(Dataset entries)

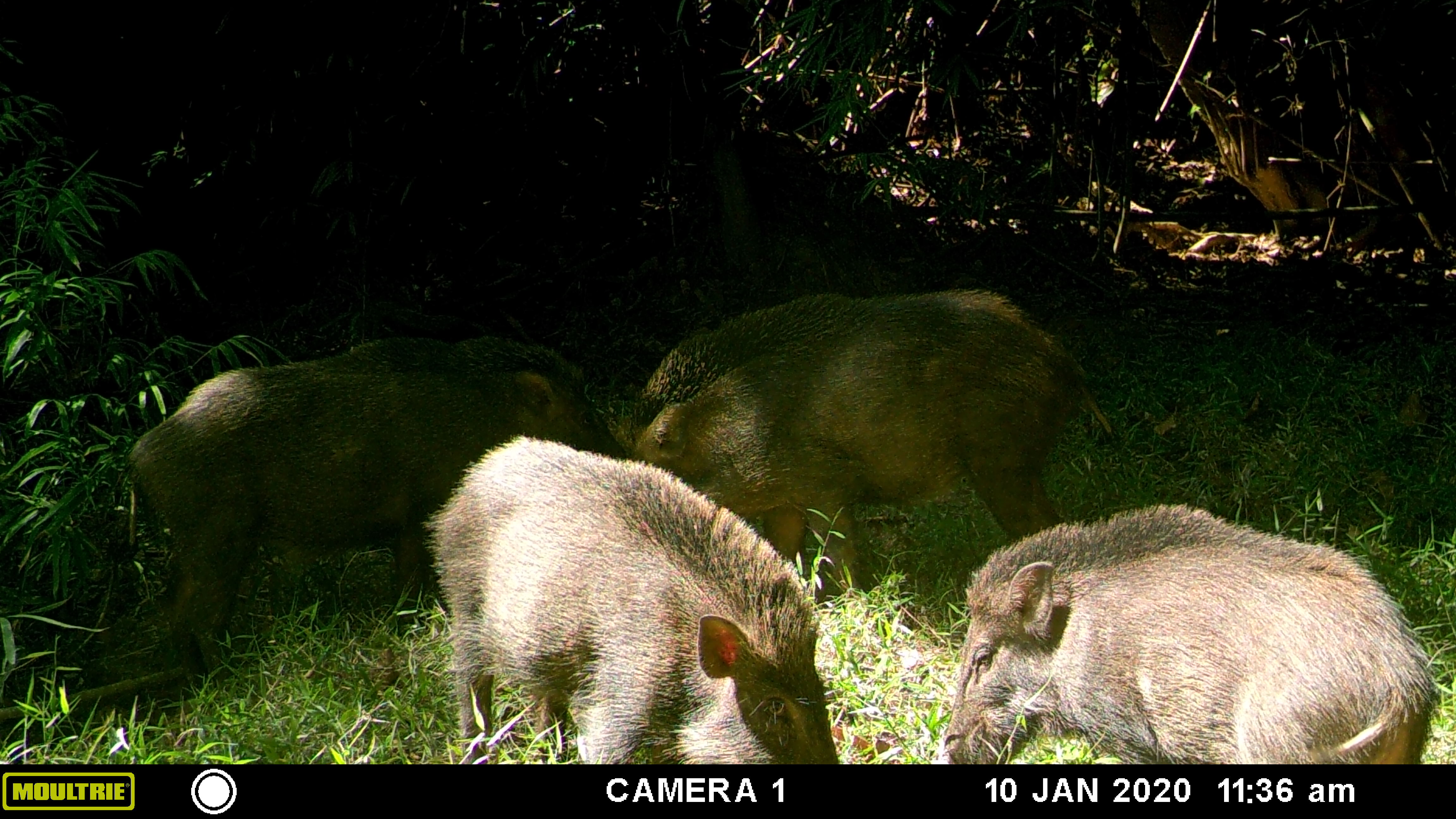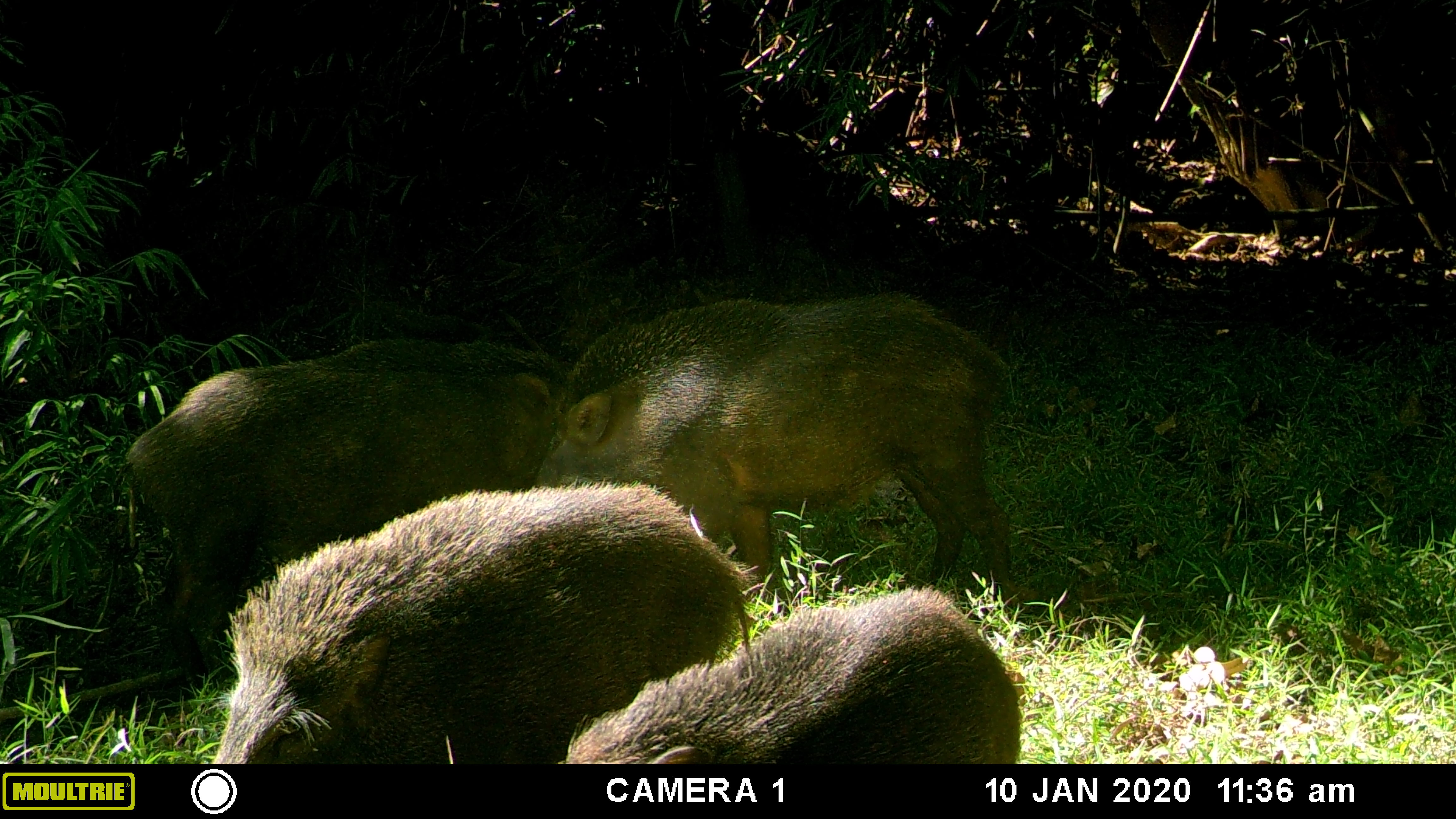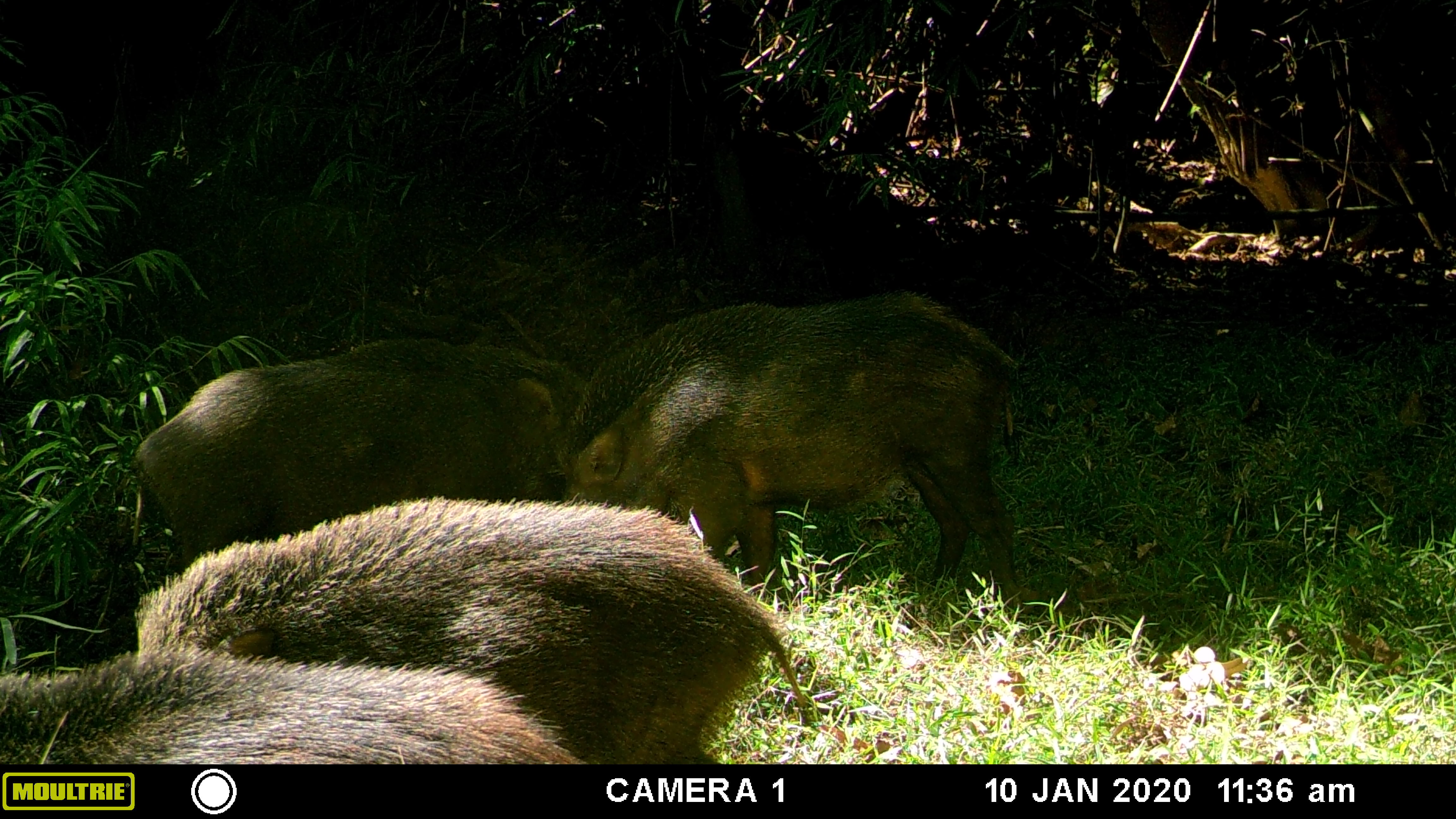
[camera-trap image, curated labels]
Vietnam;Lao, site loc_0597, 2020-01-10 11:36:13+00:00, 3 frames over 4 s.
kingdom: Animalia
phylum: Chordata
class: Mammalia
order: Artiodactyla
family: Suidae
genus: Sus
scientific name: Sus scrofa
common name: eurasian wild pig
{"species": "eurasian wild pig (Sus scrofa)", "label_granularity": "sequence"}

Assignment: Copy every entry exactly, leaving out the pictures.

Output of the task:
[camera-trap image, curated labels]
Vietnam;Lao, site loc_0597, 2020-01-10 11:36:13+00:00, 3 frames over 4 s.
kingdom: Animalia
phylum: Chordata
class: Mammalia
order: Artiodactyla
family: Suidae
genus: Sus
scientific name: Sus scrofa
common name: eurasian wild pig
{"species": "eurasian wild pig (Sus scrofa)", "label_granularity": "sequence"}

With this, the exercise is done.